# GIVEN PASSAGE
+---+

Working with plugins

Agents includes a set of prebuilt plugins that make it easier to compose together agents. These plugins cover common tasks like converting speech to text or vice versa and running inference on a generative AI model.

We've standardized the plugin APIs for common tasks to facilitate easy switching between different providers. Having a consistent interface also makes it simpler for anyone to extend the framework and/or build new plugins for other providers.

Streams

One of the key concepts in the framework is a stream, which is used extensively for asynchronous, non-blocking data processing. A stream allows you to push a sequence inputs, and produces an async iterator of outputs.

Here's how you can use a stream in your application:

# create a stream
stream = plugin.stream()
# create a task to consume outputs
asyncio.create_task(consume(stream))
# push inputs into the stream
stream.push(input)
stream.push(input2)
await stream.flush()
async def consume(stream):
async for output in stream:
# do something with output
# close the stream to release resources after consuming output
await stream.aclose()

Speech-to-text (STT)

STT converts audio frames to a stream of text.

from livekit import agents, rtc
from livekit.plugins import deepgram
async def process_track(ctx: agents.JobContext, track: rtc.Track):
stt = deepgram.STT()
stt_stream = stt.stream()

+---+

# DATA
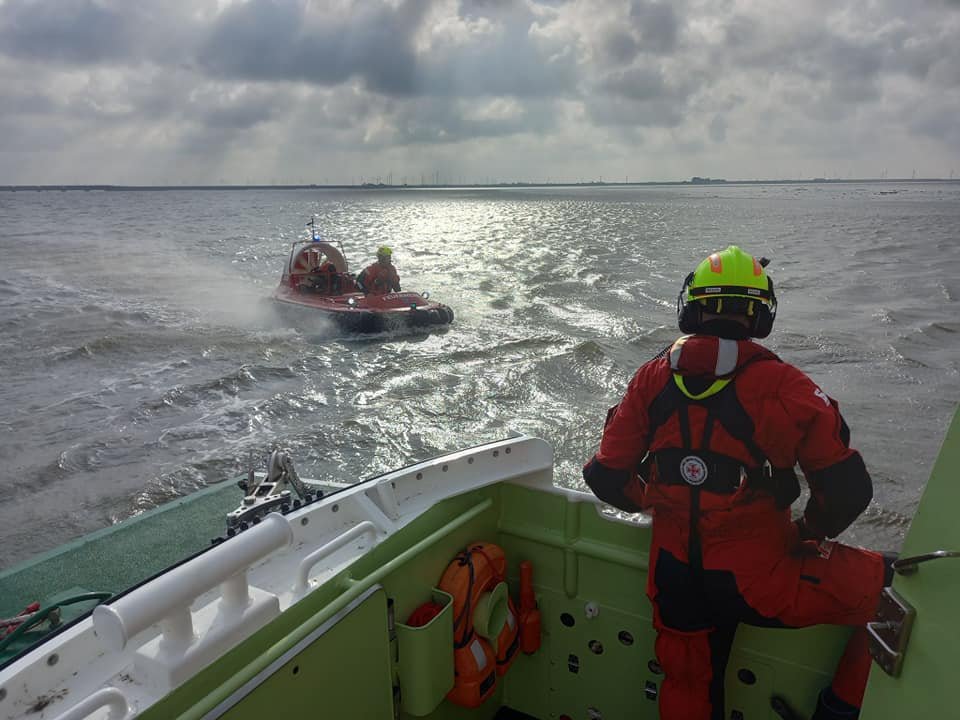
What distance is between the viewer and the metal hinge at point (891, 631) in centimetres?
117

+---+

# EXERCISE TASKS
1. Based on the text on working with plugins, do the following statements agree with it? Answer yes or no for each, and quote the words that decide it.
(a) The plugin APIs for common tasks were standardized to make switching between providers easier.
(b) A stream is used for synchronous, blocking data processing.
(c) STT turns text into audio frames.
2. Pick up the text on working with plugins right after its last line and keep it going.

# TASK-BY-TASK RESULTS
1.
(a) Yes: "We've standardized the plugin APIs for common tasks to facilitate easy switching between different providers."
(b) No: "used extensively for asynchronous, non-blocking data processing."
(c) No: "STT converts audio frames to a stream of text."

2.
audio_stream = rtc.AudioStream(track)
ctx.create_task(process_text_from_speech(stt_stream))
async for audio_frame in audio_stream:
stt_stream.push_frame(audio_frame)
await stt_stream.flush()
async def process_text_from_speech(self, stream):
async for event in stream:
if not event.is_final:
# received a partial result, STT result be updated as confidence increases
continue
# do something with final speech
pass
await stream.aclose()

VAD and StreamAdapter

Some providers or models, such as Whisper, do not support streaming input. In these cases, the application must determine when a chunk of audio represents a complete segment of speech. This can be accomplished using a VAD (voice activity detector) in conjunction with a StreamAdapter class we provide.

We can modify the example above to use a VAD and StreamAdapter:

from livekit import agents, rtc
from livekit.plugins import openai, silero
async def process_track(ctx: agents.JobContext, track: rtc.Track):
whisper_stt = openai.STT()
vad = silero.VAD()
vad_stream = vad.stream(min_silence_duration=1.0)
# StreamAdapter will buffer audio until VAD emits END_SPEAKING event
stt = agents.stt.StreamAdapter(whisper_stt, vad_stream)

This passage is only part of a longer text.